Il eut pourtant du malheur en route, cette fois-là encore. Après pareil travail, quelle est la personne qui ne voudrait pas souffler un peu? Quatorze n’était pas fatigué, non, mais il s’est assis contre un arbre au bord du chemin. Et comme le gros diable paraissait endormi, ou étourdi, il l’a déchargé à côté de lui dans l’herbe verte, doucement, aussi doucement qu’il a pu, ainsi qu’un nourrisson qu’on craint de faire partir en cris et en pleurs.
L’autre, le pauvre rat, s’est bien gardé de souffler seulement. Mais quand il a vu que le sommeil attrapait Quatorze et que Quatorze donquait - donquer, c’est laisser tomber sa tête à la façon du sonneur qui se pend à la cloche -, il s’est levé en pied sans faire plus de bruit que la souris, et il a filé comme elle aurait fait le long d’un muraille.
Quatorze se réveille : plus de diable! Il lui a fallu retourner d’où il venait. Croyez qu’il a fait les choses grandement. Après cela, quand il aurait posé le diable auprès d’un arbre pour aller boire un coup, il l’aurait retrouvé au retour, tant il lui avait fait passer l’envie de fausser compagnie aux personnes. Mais il ne l’a pas lâché et, fatigué ou non, il ne s’est pas assis en chemin. Il le tenait par les tenailles et il l’a amené ainsi à Monsieur et à Madame qui ont pensé mourir de frayeur.

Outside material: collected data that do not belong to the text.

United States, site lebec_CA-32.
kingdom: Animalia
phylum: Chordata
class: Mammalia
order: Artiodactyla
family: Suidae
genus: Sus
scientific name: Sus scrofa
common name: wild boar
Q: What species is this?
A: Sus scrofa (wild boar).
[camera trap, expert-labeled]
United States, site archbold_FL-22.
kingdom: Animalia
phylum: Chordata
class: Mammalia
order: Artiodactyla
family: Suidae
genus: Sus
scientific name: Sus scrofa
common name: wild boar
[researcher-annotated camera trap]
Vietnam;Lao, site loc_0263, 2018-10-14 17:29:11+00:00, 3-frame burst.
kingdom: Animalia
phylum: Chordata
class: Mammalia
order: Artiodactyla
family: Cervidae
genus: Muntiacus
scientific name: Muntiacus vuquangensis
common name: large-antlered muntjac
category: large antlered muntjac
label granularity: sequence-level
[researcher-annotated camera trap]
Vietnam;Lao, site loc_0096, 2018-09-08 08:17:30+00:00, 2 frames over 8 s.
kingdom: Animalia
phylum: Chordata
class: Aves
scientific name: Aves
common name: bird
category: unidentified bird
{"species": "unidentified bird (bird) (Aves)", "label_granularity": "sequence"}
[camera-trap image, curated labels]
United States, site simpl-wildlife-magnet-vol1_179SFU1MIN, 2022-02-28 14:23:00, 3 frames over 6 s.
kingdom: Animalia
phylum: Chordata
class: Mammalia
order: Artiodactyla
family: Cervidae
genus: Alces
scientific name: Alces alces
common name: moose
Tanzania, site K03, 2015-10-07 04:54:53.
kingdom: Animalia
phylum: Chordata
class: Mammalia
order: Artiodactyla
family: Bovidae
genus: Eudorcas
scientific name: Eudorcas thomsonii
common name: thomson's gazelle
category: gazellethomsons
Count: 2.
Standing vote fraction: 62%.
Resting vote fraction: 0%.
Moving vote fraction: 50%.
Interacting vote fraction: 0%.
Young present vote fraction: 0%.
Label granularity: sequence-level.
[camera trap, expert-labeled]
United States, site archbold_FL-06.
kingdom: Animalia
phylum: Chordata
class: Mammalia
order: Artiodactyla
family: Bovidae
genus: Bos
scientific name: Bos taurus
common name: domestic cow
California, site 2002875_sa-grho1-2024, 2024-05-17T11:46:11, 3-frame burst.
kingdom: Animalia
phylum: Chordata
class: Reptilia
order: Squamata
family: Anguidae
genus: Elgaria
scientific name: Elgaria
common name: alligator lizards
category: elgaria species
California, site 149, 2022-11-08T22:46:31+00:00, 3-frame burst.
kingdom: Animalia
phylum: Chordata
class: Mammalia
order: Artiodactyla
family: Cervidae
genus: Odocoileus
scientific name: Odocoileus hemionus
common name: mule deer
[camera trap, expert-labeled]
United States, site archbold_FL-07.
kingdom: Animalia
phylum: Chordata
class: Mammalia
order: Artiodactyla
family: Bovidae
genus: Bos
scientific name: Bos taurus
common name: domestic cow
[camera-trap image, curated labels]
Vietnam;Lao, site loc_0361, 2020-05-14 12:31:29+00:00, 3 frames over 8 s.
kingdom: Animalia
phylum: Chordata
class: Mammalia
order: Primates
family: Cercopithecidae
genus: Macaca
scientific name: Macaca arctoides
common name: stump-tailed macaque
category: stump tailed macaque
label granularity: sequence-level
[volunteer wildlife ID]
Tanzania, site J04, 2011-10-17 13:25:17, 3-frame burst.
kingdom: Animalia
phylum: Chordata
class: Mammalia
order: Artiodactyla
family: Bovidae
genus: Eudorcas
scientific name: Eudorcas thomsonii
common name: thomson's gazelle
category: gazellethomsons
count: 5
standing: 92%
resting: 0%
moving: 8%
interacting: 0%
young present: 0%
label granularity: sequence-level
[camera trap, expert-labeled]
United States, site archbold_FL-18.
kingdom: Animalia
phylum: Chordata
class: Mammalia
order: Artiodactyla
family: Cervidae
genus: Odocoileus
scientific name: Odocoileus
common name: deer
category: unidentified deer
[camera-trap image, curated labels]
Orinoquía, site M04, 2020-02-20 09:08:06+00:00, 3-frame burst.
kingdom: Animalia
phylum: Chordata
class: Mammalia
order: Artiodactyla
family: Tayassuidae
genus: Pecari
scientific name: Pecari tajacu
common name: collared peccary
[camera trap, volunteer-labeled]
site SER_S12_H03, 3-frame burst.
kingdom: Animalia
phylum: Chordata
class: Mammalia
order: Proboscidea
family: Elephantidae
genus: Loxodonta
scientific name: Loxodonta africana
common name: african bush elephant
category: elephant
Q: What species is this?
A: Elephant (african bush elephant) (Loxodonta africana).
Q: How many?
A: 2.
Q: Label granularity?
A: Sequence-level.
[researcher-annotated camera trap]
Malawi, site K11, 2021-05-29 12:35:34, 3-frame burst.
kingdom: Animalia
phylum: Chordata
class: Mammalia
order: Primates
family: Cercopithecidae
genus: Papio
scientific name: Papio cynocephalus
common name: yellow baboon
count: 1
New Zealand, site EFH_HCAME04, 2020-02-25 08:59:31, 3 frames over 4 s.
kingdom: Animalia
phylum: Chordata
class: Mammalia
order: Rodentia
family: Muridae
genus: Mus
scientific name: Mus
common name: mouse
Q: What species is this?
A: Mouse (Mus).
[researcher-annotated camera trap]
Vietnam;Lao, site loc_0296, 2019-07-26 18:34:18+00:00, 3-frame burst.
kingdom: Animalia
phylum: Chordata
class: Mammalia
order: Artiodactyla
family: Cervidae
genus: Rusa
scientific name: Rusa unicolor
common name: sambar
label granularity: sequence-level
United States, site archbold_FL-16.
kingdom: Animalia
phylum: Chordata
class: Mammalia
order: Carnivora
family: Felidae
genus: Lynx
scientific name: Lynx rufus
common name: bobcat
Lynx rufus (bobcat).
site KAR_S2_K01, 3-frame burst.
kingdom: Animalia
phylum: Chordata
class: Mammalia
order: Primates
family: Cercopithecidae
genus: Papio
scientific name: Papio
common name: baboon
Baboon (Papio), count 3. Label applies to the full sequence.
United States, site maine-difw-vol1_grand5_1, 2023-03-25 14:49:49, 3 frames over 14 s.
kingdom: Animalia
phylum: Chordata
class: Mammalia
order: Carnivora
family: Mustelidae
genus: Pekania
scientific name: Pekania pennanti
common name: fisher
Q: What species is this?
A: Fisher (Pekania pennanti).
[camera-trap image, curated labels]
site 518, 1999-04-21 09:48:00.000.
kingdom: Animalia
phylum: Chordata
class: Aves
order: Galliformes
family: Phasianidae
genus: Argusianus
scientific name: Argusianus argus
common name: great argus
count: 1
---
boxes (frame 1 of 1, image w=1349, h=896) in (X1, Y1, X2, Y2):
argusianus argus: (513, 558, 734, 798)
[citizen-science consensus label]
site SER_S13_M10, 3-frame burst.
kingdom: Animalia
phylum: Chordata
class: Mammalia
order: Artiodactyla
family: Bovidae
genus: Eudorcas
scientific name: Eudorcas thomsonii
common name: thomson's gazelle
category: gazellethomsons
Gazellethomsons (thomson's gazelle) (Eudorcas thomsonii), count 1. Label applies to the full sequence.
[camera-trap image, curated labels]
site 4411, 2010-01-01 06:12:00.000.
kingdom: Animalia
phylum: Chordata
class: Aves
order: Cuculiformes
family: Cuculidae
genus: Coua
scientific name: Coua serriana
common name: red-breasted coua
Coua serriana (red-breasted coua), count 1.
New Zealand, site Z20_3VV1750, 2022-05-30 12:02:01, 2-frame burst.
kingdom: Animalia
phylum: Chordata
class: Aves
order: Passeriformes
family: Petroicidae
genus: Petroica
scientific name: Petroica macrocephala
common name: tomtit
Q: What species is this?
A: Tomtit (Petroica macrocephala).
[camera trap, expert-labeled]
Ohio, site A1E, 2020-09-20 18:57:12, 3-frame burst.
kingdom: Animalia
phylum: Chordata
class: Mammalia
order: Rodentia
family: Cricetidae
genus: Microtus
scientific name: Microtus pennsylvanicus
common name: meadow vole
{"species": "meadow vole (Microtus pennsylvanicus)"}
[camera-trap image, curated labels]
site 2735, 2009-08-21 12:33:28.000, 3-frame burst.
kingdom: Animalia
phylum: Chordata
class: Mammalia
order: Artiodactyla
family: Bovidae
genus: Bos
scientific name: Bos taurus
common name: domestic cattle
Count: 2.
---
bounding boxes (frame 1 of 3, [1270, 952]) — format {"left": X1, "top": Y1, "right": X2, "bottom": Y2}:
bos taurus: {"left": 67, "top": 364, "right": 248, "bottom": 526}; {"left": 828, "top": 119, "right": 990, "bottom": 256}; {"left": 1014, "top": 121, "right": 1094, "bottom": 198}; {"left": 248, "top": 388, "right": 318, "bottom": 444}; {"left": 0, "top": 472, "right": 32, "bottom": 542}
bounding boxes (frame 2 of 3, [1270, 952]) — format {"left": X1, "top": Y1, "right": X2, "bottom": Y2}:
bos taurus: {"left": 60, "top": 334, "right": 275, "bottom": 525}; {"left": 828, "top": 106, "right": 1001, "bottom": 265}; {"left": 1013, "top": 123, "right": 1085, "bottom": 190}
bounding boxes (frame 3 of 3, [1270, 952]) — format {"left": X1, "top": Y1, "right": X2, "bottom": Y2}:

«En êtes-vous embarrassés? Qu’à cela ne tienne, je le lâche»
Il le lâche, comme il avait fait des loups. Et plus vite encore que les loups, le diable regagne son chez-soi.

Cependant, besogne sur besogne, épreuve sur épreuve, cela avait fait passer les jours, et l’année touchait à sa fin. L’heure était venue de payer Quatorze. Il fallut lui fournir autant de gerbes qu’il pouvait en emporter sur son dos. Les gerbes des sept domaines y passèrent. Et il en aurait pris encore! Enfin, il voulut bien s’en contenter. Et sa pauvre mère, elle, eut un tel bonheur quand elle le vit revenir avec cette charge! Elle était un peu dans l’âge déjà : avec ces gerbes, elle eut du blé pour tout le restant de sa vie.